If you have two versions of a treatment (say $0$ and $1$ for control and experimental treatment) then each subject has two potential outcomes $Y_i(1)$ and $Y_i(0)$ but **only one observed outcome**. These potential outcomes are interesting to derive causal interpretation of the treatment effect.

The consistency implies that the observed outcome of a subject is the potential outcome associated with the treatment the subject effectively received.
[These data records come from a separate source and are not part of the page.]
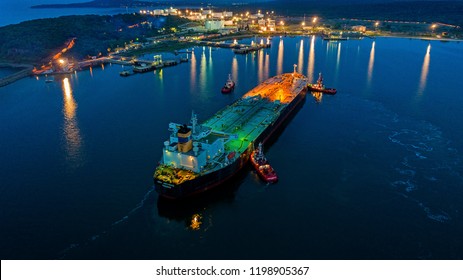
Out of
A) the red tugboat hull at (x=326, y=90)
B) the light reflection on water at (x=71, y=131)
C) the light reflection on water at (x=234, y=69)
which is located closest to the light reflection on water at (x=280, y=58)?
the light reflection on water at (x=234, y=69)

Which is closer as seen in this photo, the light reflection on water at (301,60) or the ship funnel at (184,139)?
the ship funnel at (184,139)

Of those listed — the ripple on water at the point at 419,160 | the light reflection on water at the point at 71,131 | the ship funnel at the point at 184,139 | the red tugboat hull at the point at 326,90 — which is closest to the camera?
the ship funnel at the point at 184,139

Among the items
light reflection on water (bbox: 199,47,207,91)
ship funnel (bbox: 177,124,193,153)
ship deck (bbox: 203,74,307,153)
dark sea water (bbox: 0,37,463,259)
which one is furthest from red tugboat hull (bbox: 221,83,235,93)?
ship funnel (bbox: 177,124,193,153)

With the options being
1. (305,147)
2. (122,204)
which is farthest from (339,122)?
(122,204)

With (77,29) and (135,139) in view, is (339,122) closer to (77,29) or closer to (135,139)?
(135,139)

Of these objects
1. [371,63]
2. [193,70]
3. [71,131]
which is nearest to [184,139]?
[71,131]

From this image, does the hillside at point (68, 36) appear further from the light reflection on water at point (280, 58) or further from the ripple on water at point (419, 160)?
the ripple on water at point (419, 160)
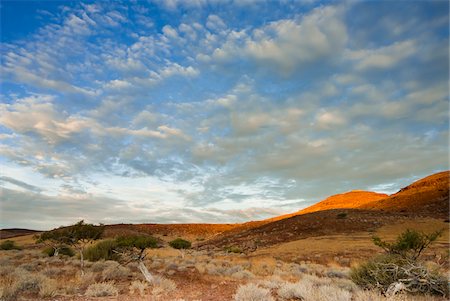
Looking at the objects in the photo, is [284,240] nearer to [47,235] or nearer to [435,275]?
[47,235]

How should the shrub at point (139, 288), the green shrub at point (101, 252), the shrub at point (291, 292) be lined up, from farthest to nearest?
the green shrub at point (101, 252)
the shrub at point (139, 288)
the shrub at point (291, 292)

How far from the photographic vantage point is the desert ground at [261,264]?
10492mm

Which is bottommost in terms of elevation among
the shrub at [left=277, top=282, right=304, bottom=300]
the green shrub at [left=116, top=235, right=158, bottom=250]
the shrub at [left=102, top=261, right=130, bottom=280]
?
the shrub at [left=277, top=282, right=304, bottom=300]

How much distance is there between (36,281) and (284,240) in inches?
1509

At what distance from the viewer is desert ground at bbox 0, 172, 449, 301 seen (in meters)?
10.5

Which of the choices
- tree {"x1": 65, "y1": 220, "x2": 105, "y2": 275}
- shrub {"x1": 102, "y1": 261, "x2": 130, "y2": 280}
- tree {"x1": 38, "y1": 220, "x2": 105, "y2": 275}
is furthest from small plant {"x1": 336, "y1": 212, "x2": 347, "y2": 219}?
shrub {"x1": 102, "y1": 261, "x2": 130, "y2": 280}

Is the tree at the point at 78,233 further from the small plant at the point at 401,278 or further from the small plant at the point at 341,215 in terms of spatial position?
the small plant at the point at 341,215

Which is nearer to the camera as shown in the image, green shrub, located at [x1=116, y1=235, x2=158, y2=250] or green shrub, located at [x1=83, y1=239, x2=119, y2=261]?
green shrub, located at [x1=116, y1=235, x2=158, y2=250]

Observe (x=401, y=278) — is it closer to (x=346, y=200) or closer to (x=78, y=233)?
(x=78, y=233)

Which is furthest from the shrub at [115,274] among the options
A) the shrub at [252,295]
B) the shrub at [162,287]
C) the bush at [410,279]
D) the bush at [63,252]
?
the bush at [63,252]

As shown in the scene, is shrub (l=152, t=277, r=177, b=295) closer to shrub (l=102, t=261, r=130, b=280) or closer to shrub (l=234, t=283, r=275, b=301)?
shrub (l=102, t=261, r=130, b=280)

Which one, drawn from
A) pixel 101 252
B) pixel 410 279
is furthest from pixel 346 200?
pixel 410 279

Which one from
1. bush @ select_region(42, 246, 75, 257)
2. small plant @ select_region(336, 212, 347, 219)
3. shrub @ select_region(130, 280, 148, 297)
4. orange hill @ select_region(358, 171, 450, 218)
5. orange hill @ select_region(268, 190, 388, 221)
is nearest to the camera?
shrub @ select_region(130, 280, 148, 297)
That is,

- If the subject $i$ received treatment $1$ then $Y_i = Y_i(1)$
- If the subject $i$ received treatment $0$ then $Y_i = Y_i(0)$

Or, said differently, if $D_i$ is the treatment indicator then by consistency $D_i = 1 \Rightarrow Y_i = Y_i(1)$ which gives
$$
E(Y_i \mid D_i = 1) = E(Y_i(1) \mid D_i = 1)
$$

Idem for $D_i = 0$ we have

$$
E(Y_i \mid D_i = 0) = E(Y_i(0) \mid D_i = 0)
$$

The consistency is invoked here because the first line uses the observed outcome while the second uses the potential outcomes (which carry a "causal" interpretation).

The consistency may seem "obvious" but I think they are experiments for which it may not hold.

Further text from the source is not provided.